FAIRFIELD — The field is smaller but the time to beat is longer as Kroc Center director Jason Perkins goes for the nonstop red kettle bell-ringing record.
He is one of eight volunteers across the country who began ringing the bell Tuesday in hopes of surpassing the 60-hour ringfest last year. Some of the rules have changed and Perkins said they will benefit him. Instead of a 10-minute break every four hours, the bell ringers get five minutes every hour and can save them for use at one time.
Food is also allowed this year. Last year it was hydration drinks only.
“We have done everything, every last item of the to-do list has been taken care of,” said Kelsey Pearce, who is wearing a variety of hats to help Perkins succeed. “If he doesn’t do it this year, I’d be surprised.”
Pearce is the director of congregational life for the Kroc Center.
The two have been working out a strategy for months. Perkins has also undergone some physical training. And just a few short months ago, had a new pacemaker put in.
Staying focused is the key to Perkins going the distance, said Suisun City Corps officer Capt. Jonathan Harvey. The friendly competition to break the world record is the fun part.
“We want to take the world record home. We want to win,” he said.
Helping those in need is the challenge, Harvey said. Perkins’ presence in front of the Fairfield Walmart should also serve as a reminder to the plight of the less fortunate. Nationally and locally, the Salvation Army is seeing an increase in request for services, Harvey said.
“Throughout Solano County we are seeing an unusually high percentage of people (asking for help) the first time,” he said. “A lot of people are dealing with homelessness and unemployment.”
Underemployment is another obstacle, he said. So many people are trying to make ends meet but aren’t able to, he said.
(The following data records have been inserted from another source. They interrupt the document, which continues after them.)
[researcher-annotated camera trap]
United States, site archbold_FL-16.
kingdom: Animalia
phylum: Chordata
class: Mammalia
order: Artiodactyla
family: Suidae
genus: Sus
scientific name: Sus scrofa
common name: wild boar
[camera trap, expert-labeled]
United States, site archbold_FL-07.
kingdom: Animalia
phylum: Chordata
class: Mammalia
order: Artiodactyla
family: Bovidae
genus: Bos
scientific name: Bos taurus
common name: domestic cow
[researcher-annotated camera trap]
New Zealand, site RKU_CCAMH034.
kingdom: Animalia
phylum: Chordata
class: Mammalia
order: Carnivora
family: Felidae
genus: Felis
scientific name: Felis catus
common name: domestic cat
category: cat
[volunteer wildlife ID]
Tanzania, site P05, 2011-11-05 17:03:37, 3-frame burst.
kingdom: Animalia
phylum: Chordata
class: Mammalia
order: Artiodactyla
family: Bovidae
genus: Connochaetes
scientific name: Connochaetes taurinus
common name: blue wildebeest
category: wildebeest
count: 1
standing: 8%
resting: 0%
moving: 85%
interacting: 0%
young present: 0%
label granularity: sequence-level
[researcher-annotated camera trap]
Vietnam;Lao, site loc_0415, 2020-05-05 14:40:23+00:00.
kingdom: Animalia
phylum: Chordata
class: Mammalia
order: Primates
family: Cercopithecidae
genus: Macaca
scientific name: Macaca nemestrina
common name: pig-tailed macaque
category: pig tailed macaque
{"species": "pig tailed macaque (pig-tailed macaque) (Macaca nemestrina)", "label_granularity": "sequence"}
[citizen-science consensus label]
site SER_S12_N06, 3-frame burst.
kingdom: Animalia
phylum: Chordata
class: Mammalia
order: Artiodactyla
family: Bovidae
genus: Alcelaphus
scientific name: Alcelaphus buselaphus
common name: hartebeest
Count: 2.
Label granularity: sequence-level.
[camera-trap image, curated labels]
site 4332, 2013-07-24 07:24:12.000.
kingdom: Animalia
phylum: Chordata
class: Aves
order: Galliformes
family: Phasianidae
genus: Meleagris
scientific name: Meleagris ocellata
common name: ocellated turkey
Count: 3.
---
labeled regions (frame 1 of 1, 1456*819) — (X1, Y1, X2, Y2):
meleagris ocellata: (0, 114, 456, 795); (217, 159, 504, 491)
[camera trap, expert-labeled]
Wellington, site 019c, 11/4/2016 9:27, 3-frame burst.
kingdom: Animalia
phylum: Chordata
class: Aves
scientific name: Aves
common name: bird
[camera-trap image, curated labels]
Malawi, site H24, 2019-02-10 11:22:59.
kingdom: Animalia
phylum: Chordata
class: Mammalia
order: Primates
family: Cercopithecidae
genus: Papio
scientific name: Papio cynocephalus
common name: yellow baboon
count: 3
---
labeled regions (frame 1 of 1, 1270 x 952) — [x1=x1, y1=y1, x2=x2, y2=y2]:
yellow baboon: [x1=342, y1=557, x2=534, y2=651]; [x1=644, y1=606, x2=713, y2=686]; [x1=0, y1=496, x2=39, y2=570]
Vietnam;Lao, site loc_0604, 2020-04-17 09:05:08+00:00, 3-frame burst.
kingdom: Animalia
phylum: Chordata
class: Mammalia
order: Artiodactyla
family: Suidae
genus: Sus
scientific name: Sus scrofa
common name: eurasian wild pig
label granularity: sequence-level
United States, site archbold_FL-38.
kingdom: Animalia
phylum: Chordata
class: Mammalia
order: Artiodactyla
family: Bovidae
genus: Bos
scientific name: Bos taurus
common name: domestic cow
“What better world record (to break) is there than doing the most good for families in a 60-hour period?” Pearce said, rhetorically.
Last year, Perkins got to the 57-hour mark without food, sleep or even a stool to sit on. This year, he’s hoping for 70 to 80 hours of consecutive bell ringing. He also hopes the public will stop by and offer support. There are barrels on hand for those who would like to donate food and toys. A little conversation in the wee hours of the morning would be nice, too, he said.
Community businesses and organizations have partnered in the endeavor. Perkins will have two meals a day provided as well as an RV to use for a quick shower or break.
Recording artist Transparent will stop by and perform at 7 p.m. Thursday.
Dennis Bair was one of the first people to stop Tuesday morning and wish Perkins the best.
“I figured I should get out here before he freezes,” Bair said with a smile, after making a donation to the red kettle. “We want him to do well.”